Some of the reasons are economic, cultural and career-based, and some women discuss what it has been like to have children. One talks about how she wishes she could have children because of an illegal abortion that made her unable to have children and the need for safe abortions. One woman breaks away from the idea that women are supposed to have a child to fulfill their role as a complete woman, while other women look at their abortion as a chance to plan for a new start in relationships and to accomplish what they choose. Some of the men involved in the pregnancies avoided talking about a mutual decision on birth control or evaded even being supportive of their partner in the relationship, pointing to impregnating partners as an attempt to wield control over another person’s life.
Of course, there is the trauma, and there should be places to work out all the challenging feelings and stigmas around abortion. This film opens the book to such a dialogue in a straightforward fashion. How do we talk about this as an opportunity to change a woman’s life and potentially provide more stable, realistic families with the potential for multiple incomes in the present harsh political climate?
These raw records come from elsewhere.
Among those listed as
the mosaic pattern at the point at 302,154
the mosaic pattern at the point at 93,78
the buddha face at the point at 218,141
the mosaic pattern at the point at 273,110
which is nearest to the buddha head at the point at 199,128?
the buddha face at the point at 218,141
Why is it still considered a badge of shame that families and others pin on women for choosing to postpone or forego motherhood? How does a woman move forward? This film is going in the right direction, and it seems to be a modest start in rethinking gender role expectations, the influences of faith and family, and how men and women can be more forthright with each other. Sometimes, simply sharing the story is enough, and the understanding about an issue like abortion will deepen.
Lane notes that this film was funded by Puffin Foundation and the Abortion Conversation Project, and I found myself wanting to know the sources of the statistics that Lane cites, even though they are credible. It would further validate the normalcy of women having to make decisions about sexuality, motherhood and family. The film's website also has more information about the film and portrayals of abortion in the media and film.